Thursday, April 30, 2009

Mythology

We all buy into myths sometimes, and while not all myths harm us, some of the ones I fall for cause me grief of my own making, grief I want to shed. I am going to try to remember and learn, reframe and redirect, change my prism, breathe, accept. Do you buy into false myths too? Share yours if you want to; here are mine:

- Everyone else's families are happier than mine.
- There are heroes out there waiting to make it all better.
- If only this or that happens, THEN things will be better.
- If I worry about something enough or the right way, I can prevent it from happening.
- If I am happy, I will be punished.
- I need to apologize for my son's autism.
- Other people are perfect, but I am not good enough.
- My husband is out of my league.
- I can't handle the hand I've been dealt.

By the way, that lazy, irresponsible girl who never could manage to show up to work to be my rooster's shadow? That girl without whom he couldn't go to school? The one with the attitude and the smirk who had car troubles today right after feeling under the weather right after having strep right after having a bad back right after having a migraine right after having a car accident right after having an important meeting right after the stomach bug right after some other lie?
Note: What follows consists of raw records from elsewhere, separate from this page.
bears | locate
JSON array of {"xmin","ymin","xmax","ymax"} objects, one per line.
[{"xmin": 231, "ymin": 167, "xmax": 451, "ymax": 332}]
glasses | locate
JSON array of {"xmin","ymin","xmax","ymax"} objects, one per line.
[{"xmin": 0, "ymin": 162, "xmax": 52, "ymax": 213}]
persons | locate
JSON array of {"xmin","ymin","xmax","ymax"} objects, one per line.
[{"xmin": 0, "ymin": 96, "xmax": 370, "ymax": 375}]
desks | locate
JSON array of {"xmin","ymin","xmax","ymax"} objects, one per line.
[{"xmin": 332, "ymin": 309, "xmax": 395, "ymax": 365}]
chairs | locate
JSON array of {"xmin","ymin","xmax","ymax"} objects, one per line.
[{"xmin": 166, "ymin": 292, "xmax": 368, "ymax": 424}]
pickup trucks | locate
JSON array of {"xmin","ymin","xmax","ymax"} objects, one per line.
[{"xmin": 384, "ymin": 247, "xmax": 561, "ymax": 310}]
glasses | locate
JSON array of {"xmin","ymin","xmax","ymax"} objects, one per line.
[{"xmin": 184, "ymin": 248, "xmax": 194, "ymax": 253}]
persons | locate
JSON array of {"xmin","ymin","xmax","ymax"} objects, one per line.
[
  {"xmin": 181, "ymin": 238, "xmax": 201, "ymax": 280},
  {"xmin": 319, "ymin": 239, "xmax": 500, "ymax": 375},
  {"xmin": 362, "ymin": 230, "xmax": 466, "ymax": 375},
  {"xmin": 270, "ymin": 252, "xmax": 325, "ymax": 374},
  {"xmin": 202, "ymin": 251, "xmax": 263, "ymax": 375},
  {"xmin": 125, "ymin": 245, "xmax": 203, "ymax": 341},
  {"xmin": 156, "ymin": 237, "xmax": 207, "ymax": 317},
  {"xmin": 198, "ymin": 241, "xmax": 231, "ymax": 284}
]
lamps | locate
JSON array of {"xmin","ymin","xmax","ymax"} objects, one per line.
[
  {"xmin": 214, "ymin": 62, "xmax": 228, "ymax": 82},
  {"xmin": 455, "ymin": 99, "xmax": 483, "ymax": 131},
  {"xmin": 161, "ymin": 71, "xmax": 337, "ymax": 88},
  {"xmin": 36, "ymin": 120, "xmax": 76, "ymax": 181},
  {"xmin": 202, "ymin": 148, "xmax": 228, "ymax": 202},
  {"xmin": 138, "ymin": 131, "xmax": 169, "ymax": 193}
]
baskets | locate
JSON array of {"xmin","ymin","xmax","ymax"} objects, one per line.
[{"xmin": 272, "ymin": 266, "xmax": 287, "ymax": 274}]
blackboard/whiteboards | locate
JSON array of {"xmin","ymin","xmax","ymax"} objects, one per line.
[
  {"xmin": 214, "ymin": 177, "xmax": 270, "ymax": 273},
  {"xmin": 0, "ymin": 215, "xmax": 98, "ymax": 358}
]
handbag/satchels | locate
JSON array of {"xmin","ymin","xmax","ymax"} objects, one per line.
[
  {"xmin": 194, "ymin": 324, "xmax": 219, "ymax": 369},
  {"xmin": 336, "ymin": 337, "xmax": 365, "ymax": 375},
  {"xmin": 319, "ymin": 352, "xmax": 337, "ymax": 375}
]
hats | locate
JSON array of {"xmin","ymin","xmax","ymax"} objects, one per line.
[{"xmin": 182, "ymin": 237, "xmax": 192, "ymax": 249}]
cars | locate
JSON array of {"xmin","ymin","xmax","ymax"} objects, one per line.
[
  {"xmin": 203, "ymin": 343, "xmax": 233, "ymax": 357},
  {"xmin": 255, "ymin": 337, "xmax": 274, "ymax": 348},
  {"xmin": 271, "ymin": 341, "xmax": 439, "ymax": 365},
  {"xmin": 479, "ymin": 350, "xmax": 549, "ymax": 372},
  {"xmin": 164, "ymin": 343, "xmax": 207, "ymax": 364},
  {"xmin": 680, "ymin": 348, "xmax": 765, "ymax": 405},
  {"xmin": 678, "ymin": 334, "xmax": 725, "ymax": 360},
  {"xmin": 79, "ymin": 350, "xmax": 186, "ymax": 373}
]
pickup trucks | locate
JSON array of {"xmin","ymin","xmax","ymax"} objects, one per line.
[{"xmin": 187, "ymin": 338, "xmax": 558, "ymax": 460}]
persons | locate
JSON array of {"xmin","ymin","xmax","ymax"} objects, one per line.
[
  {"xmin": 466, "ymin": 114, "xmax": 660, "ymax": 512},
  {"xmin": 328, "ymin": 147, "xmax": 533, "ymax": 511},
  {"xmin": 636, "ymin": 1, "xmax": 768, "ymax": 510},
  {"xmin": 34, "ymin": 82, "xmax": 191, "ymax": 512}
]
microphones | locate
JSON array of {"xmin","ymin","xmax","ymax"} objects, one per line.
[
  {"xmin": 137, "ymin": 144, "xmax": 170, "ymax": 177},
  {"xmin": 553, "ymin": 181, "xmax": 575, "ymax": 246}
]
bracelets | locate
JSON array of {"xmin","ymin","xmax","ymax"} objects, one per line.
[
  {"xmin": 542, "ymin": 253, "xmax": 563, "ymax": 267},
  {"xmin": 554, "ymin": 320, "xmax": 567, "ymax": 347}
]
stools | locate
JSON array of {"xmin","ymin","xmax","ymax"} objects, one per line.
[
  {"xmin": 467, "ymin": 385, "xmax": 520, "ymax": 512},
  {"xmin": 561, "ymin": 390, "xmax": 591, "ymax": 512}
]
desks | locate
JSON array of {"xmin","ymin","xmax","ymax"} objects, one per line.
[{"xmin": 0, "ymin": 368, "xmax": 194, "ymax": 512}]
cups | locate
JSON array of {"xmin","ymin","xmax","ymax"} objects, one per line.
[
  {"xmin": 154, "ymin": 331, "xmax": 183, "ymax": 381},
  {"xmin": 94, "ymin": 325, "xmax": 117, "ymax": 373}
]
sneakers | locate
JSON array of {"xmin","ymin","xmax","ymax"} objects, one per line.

I never have to see her again. And I am glad. If we have to hire a sitter at $150 a day (no, that doesn't seem affordable to us; who does have room in their budget for that?) for the last few weeks of school, I will take that over any more of HER. Today was the last day I drove my child to school, watched him start a good day, only to get her lame excuse, and have to work out with my husband which of us would miss work. They say they are sending someone reliable now, but the bridges are burned, and I hold little hope, and am ready to pull the plug if I need to, because it should not have taken me going postal mama bear for an organization that works with autistic children to step up to the plate. He is a little boy, and he deserves to go to school. She not only didn't help him, she was a detriment to our family, to my sanity, to the Rooster's stability through her inconsistency and her flakiness. She needs to go back to her previous Starbucks job where the only thing that happens when she's out is someone else makes the latte. The thing that bothers me most? They wouldn't even say they are firing her. They are just reassigning her chronically absent butt to some other poor kid somewhere. Shame, shame.

In a perfect world, she and her superiors would learn a lesson from this. But the world is not perfect. That is another myth, but not one that has ever fooled me.

2 comments:

pixiemama said...

My myths:
I will go to a hell I don't even believe in. It will be filled by clones of my MIL and FIL, and they will drone on and on about their myths for all eternity.

I will someday find out that I really did cause Foster's autism and Reilly's brain tumor.

I won't find a new job.

We will lose our house.

We will lose everything, even though we didn't have much to begin with.

I will die before my children.

My children will die before me.

It's all my fault - all of it.

I will become just like my angry, drunk father.

People will someday realize what a worthless failure I am.

...

enough pity party?

love.

redheadmomma said...

I am reading "love what is" that challenges the myths, the stories we write for ourselves. It's hard work, is what it is, to unravel that stuff. So hard to wrap my head around.

but....I am SO glad to hear that you kicked the lazy one to the curb. It makes me sad as well that a) you had to really raise your voice about this to clue them in, and b) she'll just go somewhere else and make another family miserable. I hope her replacement is someone absolutely wonderful. AND reliable.